■ Material shown
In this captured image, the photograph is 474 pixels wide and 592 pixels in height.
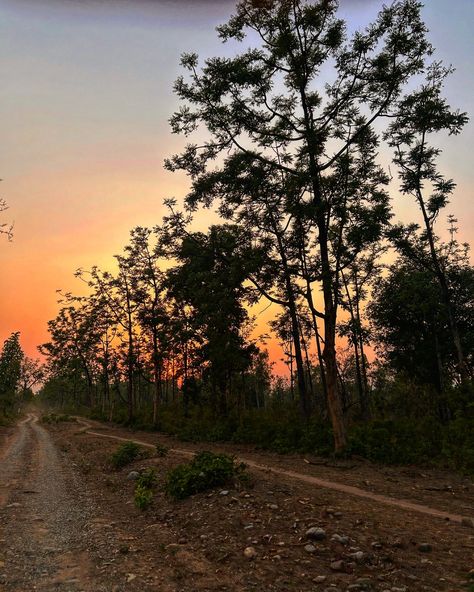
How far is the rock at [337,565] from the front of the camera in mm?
5383

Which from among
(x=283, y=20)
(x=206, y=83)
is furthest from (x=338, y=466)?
(x=283, y=20)

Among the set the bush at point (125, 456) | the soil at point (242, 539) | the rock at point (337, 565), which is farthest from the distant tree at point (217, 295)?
the rock at point (337, 565)

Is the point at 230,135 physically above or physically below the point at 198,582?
above

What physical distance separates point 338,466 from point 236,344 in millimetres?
14849

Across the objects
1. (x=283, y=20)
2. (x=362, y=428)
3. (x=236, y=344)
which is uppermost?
(x=283, y=20)

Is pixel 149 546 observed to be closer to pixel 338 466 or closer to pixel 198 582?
pixel 198 582

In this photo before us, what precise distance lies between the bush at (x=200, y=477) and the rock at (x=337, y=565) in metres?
4.38

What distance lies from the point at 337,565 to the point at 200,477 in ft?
15.3

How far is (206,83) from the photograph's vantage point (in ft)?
54.5

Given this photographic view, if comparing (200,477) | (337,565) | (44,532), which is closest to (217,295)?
(200,477)

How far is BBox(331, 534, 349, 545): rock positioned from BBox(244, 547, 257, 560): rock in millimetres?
1219

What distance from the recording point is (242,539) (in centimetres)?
663

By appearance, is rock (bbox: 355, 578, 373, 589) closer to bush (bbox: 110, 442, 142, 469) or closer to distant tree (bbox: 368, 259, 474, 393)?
bush (bbox: 110, 442, 142, 469)

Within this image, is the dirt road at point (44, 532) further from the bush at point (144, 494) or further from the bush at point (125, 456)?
the bush at point (125, 456)
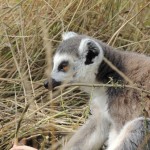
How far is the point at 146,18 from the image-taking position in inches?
238

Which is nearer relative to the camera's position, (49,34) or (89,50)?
(89,50)

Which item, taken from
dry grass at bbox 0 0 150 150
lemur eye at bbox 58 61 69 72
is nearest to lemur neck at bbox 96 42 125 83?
lemur eye at bbox 58 61 69 72

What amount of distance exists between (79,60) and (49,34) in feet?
4.99

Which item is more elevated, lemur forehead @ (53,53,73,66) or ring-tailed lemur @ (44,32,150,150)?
lemur forehead @ (53,53,73,66)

■ The problem
Extract, word for word, the lines starting at the one that contains "Which is nearer" and ending at the final line of the rows.

■ The solution
Which is nearer relative to the camera's position, (49,34) or (89,50)?
(89,50)

Which item, taken from
dry grass at bbox 0 0 150 150
lemur eye at bbox 58 61 69 72
is nearest to lemur neck at bbox 96 42 125 83?
lemur eye at bbox 58 61 69 72

What amount of distance exists between (79,60) and (49,34) in feet?
4.99

Which item is more elevated, lemur forehead @ (53,53,73,66) or ring-tailed lemur @ (44,32,150,150)?
lemur forehead @ (53,53,73,66)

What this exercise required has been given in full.